Work required – Write the next part of the comment thread below, the one on the shin splints diagnosis, starting after its final comment.

Passage to read –
13 thoughts on “Great Doctor. Great News.”
So glad to hear that everything’s going to be okay! And that you found a good doctor. There’s a special kind of optimism that comes from finding someone who “gets it.”
Thinking of you and your shins!
I’m glad to hear it’s nothing serious. Shin splints are a biotch though, for sure. I first started getting them as a teenager, and pretty much any kind of prolonged walking causes them. I already hate exercising, and as someone who isn’t really good at sports, walking seems like the obvious go-to activity, but the stupid shin splints don’t exactly make me want to lace up my sneakers and hit the sidewalk. So I empathize, and hope the treatment you receive helps 🙂
I had a bout with shin splints when I was an active fencer — it’s something pretty much all fencers have, pretty much perennially. Stretching exercises and athletic tape were constant companions…
It’s always better to confirm it’s not too serious, as it relieves one major unknown which can cause stress and wreak havoc with d-management. Let’s hope that with the new year, your leg will be back to normal and you’ll be out of pain.
Oh Stacey, while I understand you’re in pain and its going to be a pain in the butt to do PT, I’m SO very happy that it wasn’t bad news! Your fear that is one of my worst fears, being a diabetic. *HUGS*
I am so sorry you were going through this fear. Sure we all get it at some point, but you are my friend and I hate you to hurt :(. I am so relieved you found someone who had some answers and was able to quiet your fears. I started have shin/ankle pain last year and my rhuemotologist told me my shoes were too flat and that I was probably get shin splints. I just wear better shoes now. Take care and tell me if you need anything
I said it already but I’m going to say it again… I’m so glad you have shin splints. 😉 I know how horrible that sounds but you have no idea how glad I am that it wasn’t something else. I shed some of my own tears with worry for you. I know going for pt will be a pain in the arse and it’s not like you don’t have enough to deal with but hopefully you will see an improvement quickly and can put this behind you. Love you!

Dataset records –
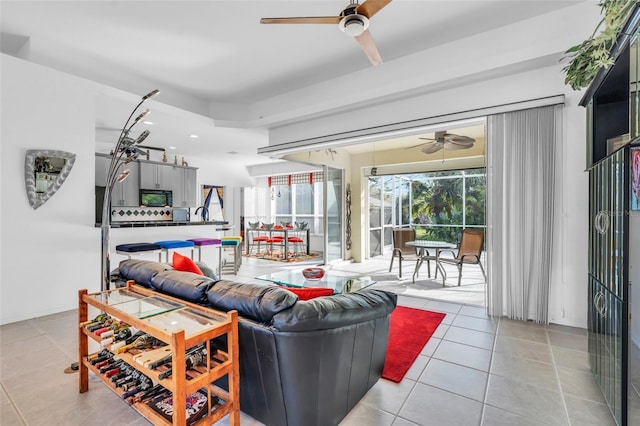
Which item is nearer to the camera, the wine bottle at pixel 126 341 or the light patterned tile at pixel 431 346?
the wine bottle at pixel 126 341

--

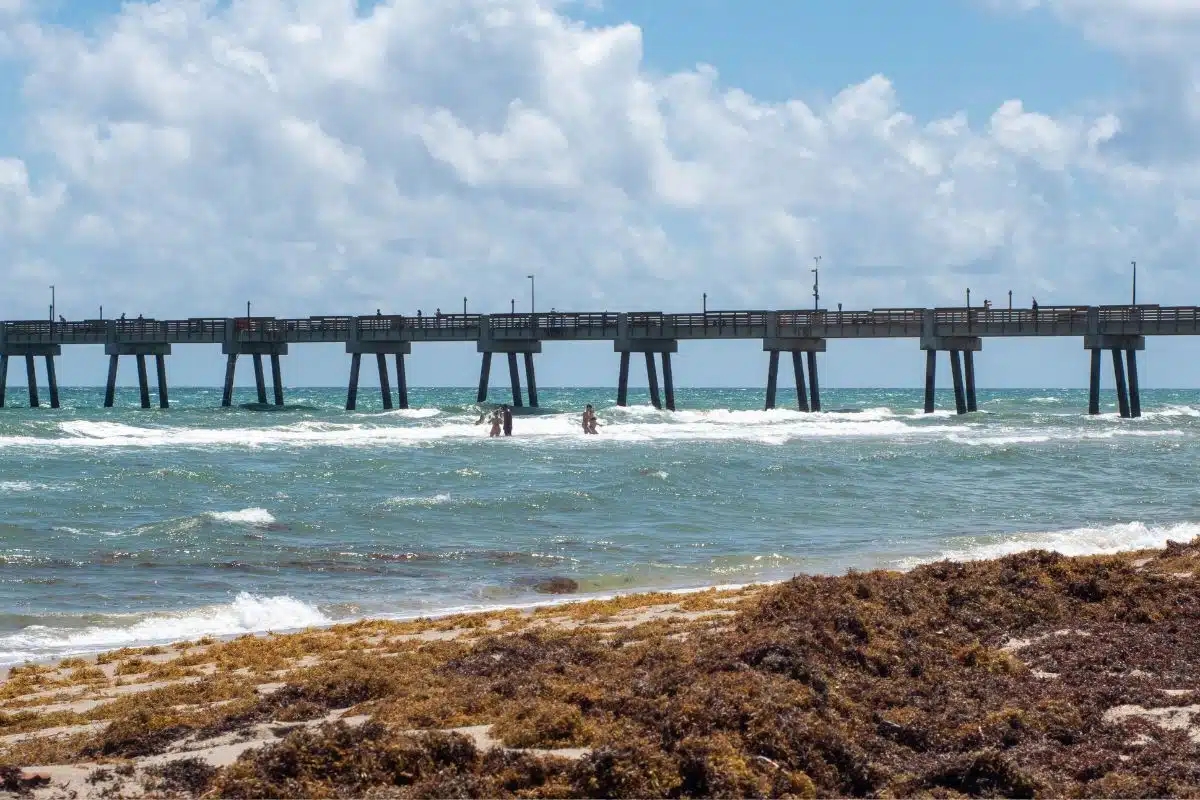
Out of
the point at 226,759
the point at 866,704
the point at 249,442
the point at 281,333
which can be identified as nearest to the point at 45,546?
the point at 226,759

---

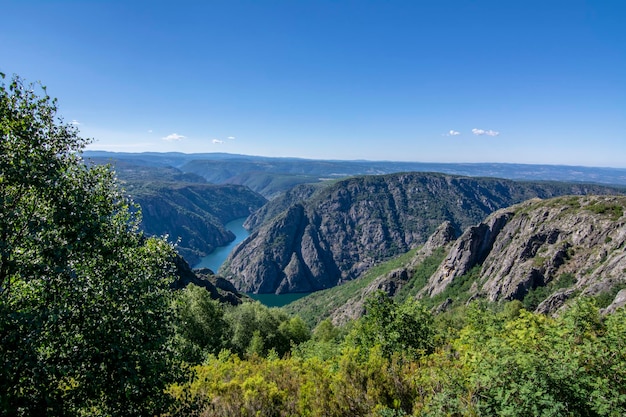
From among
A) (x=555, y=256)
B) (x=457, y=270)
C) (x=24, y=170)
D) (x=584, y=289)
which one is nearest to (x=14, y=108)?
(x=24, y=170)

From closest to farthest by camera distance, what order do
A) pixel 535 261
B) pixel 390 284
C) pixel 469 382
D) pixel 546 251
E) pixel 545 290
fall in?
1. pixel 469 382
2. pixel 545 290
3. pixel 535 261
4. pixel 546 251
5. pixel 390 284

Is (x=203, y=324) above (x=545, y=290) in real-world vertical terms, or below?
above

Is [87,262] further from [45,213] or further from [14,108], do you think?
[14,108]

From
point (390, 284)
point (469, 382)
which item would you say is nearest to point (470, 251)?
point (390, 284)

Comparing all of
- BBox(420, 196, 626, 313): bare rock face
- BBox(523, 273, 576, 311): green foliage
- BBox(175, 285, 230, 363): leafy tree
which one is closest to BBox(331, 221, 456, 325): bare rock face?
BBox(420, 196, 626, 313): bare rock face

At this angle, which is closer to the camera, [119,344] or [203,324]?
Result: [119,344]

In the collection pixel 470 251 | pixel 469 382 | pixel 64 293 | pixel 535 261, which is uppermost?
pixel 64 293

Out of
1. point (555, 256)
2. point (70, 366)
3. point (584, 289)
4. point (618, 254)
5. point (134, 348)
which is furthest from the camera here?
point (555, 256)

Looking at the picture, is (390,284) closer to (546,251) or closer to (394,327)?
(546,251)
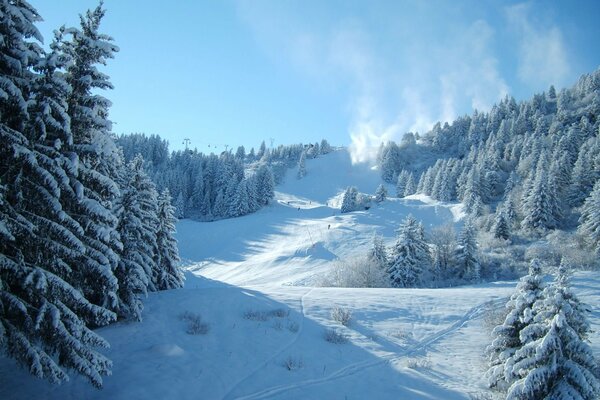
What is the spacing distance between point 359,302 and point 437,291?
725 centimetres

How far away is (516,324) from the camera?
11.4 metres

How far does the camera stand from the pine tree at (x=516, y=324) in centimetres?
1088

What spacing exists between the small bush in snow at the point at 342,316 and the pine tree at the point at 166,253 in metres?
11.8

Answer for this exercise –
Glad to hear that Ugg boots complement paper shorts – LOL. AND…great news on the the shin splints (OK that sounds wrong)! I don’t really know what it is like to worry about that sort of stuff yet. Joe has only had “d” for 4 years and he is only 7…so it is hard to know when he is complaining of ailments if they are “normal” complaints OR “d”-related complaints.
Waaahooo!!!!! While I’m not glad that you have leg pain, I’m so thrilled that it isn’t anything too serious and that you found a wonderful doctor to help get you back on track. I had shin splints in high school when I tried to run track and I know how much they hurt!! (I quit the track team after a week because of them.) Hope you are back “on your feet” soon!
What a relief and a blessing. Sounds like you met a great doctor along the way. I hope the PT works well and isn’t too painful. Happy Christmas.
Oh my gosh, Stacey. Yet another thing that diabetes inflicts – worry! I’m so sorry you had this extra heavy burden weighing on your mind. And so, so, so pleased that it’s not as serious as you thought it might be. I hope you have as much relief physically in your legs as you mentally from this news.
I love wordpress snow! Brilliant!
Yay! I’m sorry you have shin splints, but I’m glad it’s nothing worse. I understand your mindset. I worry more than I probably should about some things just because you never know what can go wrong with diabetes.
Stacey – I’m so glad your OK!!
The diabetes “what ifs” are so damn scary – I’m so glad that you got great news!
Now, for the question everyone is dying to ask: How come you didn’t post a picture of you in your sexy paper shorts????